Jayapura (ANTARA News) - Wakil Ketua II DPRD Kota Jayapura, M Darwis Massi meminta kepada pemerintah setempat untuk mengecek kebenaran informasi mengenai air PDAM yang telah diracun oleh oknum yang tidak bertanggungjawab.

"Isu yang beredar lewat pesan singkat di telepon seluler (SMS) warga Kota Jayapura cukup meresahkan, ada baiknya pemerintah kota lewat instansi teknis terkait untuk mengecek apakah air dari PDAM memang benar diracun atau ini hanya isu," kata Darwis di Jayapura, Papua, Jumat.

Menurut dia, SMS tentang air PDAM yang diracun oleh orang yang tidak bertanggungjawab telah beredar sejak Kamis (3/5) malam.

Ia mengaku, telah mendapatkan keluhan dari warga terkait SMS tersebut.

"Semalam saya sudah dapat laporan dari warga, kata mereka ada pesan pendek yang diterima bahwa air PDAM tidak boleh diminum untuk beberapa waktu lamanya karena telah diracun," katanya.
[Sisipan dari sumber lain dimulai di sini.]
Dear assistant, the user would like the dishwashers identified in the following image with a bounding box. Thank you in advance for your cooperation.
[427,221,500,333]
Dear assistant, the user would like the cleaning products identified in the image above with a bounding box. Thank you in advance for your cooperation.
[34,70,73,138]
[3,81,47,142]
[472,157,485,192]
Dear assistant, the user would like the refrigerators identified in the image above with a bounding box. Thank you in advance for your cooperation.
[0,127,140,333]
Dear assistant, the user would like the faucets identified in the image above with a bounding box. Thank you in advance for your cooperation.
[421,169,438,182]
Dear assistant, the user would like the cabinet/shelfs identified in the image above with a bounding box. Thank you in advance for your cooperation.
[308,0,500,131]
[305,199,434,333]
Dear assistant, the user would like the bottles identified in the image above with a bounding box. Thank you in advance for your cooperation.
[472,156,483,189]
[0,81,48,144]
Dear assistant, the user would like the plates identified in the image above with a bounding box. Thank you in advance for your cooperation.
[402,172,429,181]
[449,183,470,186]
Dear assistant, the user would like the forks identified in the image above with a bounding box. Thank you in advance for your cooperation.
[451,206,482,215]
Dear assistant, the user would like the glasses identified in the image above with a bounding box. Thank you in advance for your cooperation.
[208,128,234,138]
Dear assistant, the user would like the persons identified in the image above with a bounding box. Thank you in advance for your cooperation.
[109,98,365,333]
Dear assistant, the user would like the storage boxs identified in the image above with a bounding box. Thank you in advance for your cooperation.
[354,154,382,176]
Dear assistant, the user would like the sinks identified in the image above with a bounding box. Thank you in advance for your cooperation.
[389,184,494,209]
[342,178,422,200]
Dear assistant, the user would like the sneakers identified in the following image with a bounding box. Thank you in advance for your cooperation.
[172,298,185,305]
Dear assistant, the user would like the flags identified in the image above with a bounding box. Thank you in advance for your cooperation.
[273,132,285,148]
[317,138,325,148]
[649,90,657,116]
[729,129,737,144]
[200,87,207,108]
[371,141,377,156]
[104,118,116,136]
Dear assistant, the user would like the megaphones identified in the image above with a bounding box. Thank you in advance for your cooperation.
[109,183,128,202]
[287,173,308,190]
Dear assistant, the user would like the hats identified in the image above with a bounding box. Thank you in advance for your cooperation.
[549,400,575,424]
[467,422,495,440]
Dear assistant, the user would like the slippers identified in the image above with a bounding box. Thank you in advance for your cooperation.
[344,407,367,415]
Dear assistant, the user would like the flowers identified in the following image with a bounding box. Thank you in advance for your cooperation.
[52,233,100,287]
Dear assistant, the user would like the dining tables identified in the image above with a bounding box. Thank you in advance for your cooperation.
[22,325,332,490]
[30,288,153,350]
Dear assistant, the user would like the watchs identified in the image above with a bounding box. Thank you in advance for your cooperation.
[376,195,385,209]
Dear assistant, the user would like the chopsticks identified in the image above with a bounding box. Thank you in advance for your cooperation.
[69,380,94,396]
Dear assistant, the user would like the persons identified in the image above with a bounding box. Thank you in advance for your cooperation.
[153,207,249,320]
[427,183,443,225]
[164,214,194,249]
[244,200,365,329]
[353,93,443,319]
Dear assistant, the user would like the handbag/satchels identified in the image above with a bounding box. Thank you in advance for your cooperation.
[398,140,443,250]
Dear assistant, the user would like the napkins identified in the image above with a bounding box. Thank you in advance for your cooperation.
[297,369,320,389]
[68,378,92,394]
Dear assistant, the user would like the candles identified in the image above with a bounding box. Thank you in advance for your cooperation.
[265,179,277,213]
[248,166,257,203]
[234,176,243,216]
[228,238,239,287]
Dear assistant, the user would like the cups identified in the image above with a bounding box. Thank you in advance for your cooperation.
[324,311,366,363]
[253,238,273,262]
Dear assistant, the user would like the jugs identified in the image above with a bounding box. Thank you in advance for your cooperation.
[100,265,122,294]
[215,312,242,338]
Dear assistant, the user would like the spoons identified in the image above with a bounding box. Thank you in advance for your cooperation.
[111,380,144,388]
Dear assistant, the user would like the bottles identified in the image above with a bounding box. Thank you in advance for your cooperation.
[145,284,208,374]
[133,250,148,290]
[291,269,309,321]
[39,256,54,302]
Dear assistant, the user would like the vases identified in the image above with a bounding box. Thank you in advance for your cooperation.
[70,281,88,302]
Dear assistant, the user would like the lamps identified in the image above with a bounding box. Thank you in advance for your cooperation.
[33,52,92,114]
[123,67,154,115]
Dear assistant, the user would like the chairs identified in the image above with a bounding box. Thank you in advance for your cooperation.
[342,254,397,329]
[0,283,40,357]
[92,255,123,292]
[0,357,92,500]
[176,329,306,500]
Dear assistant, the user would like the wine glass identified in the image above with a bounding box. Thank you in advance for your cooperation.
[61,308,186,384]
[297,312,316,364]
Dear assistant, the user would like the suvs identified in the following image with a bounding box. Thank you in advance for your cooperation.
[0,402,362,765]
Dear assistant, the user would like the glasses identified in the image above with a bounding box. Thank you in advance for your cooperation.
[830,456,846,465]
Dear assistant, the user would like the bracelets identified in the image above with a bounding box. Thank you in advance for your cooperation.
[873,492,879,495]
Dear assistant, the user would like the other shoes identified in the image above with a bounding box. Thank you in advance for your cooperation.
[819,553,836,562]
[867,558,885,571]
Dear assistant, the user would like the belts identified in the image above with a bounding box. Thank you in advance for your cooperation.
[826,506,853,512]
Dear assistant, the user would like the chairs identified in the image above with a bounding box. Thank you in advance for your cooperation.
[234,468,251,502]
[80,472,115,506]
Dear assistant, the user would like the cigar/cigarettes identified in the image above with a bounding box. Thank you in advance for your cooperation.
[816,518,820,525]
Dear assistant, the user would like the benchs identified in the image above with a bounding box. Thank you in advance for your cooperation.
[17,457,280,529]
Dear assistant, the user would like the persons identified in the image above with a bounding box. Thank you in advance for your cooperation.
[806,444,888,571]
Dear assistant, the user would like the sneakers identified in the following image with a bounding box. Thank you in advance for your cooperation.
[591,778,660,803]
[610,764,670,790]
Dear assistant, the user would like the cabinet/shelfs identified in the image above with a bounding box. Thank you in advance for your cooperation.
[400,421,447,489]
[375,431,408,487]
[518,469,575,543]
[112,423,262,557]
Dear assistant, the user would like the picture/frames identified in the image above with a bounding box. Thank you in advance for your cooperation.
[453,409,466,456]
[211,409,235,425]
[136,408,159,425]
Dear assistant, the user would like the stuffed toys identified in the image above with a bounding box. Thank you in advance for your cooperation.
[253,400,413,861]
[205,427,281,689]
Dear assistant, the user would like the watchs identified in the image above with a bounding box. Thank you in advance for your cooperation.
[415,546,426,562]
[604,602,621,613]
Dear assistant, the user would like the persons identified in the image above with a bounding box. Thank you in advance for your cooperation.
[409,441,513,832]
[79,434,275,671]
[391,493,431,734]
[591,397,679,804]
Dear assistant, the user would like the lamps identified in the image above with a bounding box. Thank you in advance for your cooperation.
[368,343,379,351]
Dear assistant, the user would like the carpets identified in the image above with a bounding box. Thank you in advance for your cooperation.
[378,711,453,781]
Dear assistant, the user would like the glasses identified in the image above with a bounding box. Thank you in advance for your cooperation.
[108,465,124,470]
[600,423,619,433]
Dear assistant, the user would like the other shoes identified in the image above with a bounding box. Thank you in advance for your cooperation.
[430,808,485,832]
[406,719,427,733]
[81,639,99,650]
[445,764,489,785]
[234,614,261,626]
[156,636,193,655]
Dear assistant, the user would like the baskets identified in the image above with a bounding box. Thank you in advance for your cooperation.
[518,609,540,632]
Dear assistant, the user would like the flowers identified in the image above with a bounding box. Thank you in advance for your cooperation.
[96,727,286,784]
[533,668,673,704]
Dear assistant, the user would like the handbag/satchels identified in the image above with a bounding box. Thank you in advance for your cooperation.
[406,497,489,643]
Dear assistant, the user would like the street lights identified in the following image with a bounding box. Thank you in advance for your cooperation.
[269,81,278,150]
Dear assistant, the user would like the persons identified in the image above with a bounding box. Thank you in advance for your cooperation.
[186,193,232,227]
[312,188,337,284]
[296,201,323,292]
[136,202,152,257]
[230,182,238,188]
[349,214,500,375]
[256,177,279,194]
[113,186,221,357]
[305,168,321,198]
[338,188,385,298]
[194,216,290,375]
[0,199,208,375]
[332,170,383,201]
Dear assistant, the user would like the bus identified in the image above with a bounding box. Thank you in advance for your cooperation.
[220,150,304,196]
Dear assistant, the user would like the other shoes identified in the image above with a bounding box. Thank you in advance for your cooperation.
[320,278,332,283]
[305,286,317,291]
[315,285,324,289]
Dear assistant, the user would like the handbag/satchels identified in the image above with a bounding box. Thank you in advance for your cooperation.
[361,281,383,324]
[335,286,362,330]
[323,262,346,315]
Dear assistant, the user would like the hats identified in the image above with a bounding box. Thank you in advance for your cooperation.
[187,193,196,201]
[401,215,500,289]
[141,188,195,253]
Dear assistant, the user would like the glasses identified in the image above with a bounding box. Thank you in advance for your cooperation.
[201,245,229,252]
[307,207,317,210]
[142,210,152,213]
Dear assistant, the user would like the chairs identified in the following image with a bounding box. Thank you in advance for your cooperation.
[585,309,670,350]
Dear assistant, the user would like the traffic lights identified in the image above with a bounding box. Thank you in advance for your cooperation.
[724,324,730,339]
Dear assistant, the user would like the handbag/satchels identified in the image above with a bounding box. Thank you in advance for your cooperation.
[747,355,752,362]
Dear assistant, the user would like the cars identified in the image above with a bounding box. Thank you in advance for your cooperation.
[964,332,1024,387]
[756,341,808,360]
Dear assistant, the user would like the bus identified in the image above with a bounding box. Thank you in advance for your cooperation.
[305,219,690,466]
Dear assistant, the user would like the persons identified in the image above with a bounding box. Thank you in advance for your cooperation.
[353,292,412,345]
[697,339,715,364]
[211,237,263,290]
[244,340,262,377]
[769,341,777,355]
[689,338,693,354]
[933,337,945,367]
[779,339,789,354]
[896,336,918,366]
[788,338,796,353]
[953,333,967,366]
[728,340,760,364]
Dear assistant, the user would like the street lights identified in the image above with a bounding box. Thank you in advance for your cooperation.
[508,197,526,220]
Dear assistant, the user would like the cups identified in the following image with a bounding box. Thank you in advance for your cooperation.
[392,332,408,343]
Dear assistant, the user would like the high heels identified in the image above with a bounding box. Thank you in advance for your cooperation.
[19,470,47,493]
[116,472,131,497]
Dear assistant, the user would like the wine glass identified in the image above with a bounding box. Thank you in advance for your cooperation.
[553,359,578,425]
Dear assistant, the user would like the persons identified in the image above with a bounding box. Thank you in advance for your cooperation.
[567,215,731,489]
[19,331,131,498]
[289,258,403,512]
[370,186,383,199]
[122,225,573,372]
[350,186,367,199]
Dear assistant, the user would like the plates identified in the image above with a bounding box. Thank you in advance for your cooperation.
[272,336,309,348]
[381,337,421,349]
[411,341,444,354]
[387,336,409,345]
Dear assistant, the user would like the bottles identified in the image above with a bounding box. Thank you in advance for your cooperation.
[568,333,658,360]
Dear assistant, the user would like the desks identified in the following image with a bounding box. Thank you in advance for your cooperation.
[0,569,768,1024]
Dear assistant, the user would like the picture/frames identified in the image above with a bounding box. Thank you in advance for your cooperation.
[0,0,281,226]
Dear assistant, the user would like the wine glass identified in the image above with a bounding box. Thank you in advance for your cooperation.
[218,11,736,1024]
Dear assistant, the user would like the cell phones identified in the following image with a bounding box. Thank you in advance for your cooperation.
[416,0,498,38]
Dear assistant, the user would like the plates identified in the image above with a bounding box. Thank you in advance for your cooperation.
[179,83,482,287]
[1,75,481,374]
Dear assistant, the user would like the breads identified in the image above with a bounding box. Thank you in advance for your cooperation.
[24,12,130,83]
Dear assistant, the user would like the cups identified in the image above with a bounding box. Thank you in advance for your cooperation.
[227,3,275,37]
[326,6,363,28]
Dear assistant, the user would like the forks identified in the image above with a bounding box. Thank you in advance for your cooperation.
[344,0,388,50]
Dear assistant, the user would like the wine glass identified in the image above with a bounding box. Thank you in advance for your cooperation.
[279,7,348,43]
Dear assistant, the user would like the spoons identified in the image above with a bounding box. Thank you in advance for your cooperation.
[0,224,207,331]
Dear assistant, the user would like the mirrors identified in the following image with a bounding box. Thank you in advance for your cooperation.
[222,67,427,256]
Ia mengatakan, pemerintah Kota Jayapura dan pihak kepolisian harus bergerak cepat mengecek kebenaran informasi tersebut.

Pihak berwenang, katanya, bisa mengambil sampel di beberapa tempat mata air yang digunakan oleh PDAM, serta menelusuri sumber pesan singkat tersebut.

"Pemerintah lewat instansi terkait dalam hal ini PDAM, agar segera mengambil sampel air, cek dilaboraturium apakah air ini benar diracun atau sebaliknya," katanya.

"Pihak kepolisian juga harus mengungkap siapa yang menyebar isu yang meresahkan warga," lanjutnya.

Darwis juga mengimbau kepada seluruh warga Kota Jayapura untuk tidak ikut-ikutan menyebar pesan pendek lewat telepon seluler terkait isu air PDAM yang diracun.

Karena, kata dia, dengan semakin menyebarkan isu tersebut, maka kepanikan di tengah warga yang rata-rata menggunakan air PDAM akan semakin meningkat.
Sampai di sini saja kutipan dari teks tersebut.